**Data shown:**
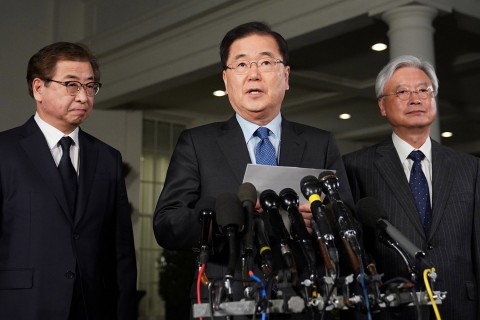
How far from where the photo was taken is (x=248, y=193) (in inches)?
74.4

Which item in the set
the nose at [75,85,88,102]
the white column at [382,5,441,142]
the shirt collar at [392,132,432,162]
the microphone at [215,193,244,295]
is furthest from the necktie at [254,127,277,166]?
the white column at [382,5,441,142]

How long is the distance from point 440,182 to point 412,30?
3.74 meters

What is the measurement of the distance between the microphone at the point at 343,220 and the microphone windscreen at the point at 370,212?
11 cm

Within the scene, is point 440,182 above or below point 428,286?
above

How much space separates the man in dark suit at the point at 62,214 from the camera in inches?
98.4

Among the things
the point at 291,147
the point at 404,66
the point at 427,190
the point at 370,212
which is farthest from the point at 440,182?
the point at 370,212

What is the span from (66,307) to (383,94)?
1.45 metres

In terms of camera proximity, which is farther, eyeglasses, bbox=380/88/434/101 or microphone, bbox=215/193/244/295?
eyeglasses, bbox=380/88/434/101

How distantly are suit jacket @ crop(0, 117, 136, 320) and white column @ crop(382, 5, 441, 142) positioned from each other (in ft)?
13.6

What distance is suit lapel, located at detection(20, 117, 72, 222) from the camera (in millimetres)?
2590

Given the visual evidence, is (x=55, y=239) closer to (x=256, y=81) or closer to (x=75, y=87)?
(x=75, y=87)

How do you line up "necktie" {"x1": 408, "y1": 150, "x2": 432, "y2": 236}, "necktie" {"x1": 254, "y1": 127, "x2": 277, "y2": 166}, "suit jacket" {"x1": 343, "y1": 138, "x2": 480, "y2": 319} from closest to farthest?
"necktie" {"x1": 254, "y1": 127, "x2": 277, "y2": 166}, "suit jacket" {"x1": 343, "y1": 138, "x2": 480, "y2": 319}, "necktie" {"x1": 408, "y1": 150, "x2": 432, "y2": 236}

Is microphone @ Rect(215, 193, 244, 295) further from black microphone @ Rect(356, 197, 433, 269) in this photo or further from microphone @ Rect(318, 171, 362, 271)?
black microphone @ Rect(356, 197, 433, 269)

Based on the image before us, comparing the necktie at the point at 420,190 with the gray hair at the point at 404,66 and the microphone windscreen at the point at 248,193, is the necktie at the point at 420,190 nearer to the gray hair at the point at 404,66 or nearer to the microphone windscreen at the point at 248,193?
the gray hair at the point at 404,66
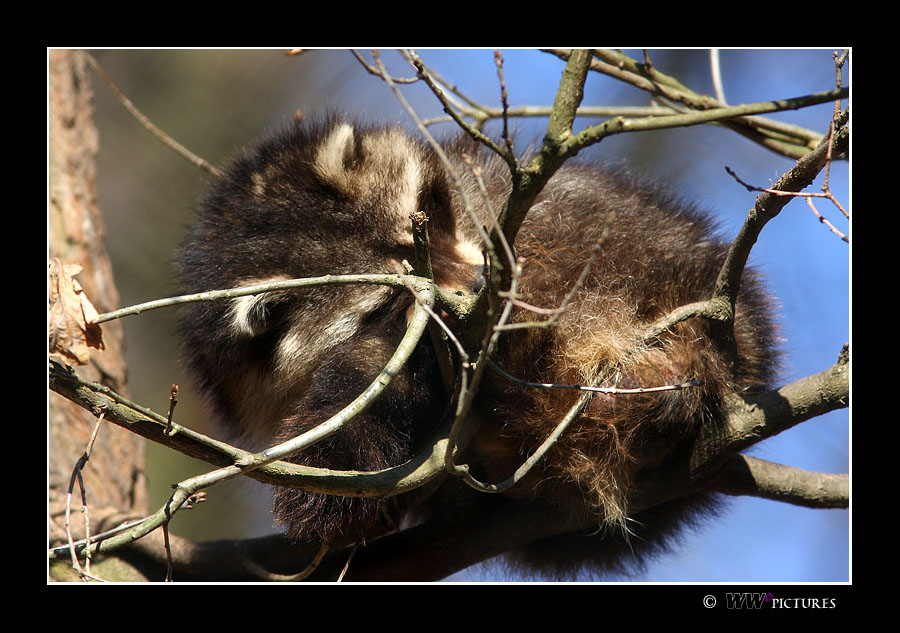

**What you have to do:** Count the lines in the rows above that contain the word "microphone", and give only the number.

**Finished task:** 6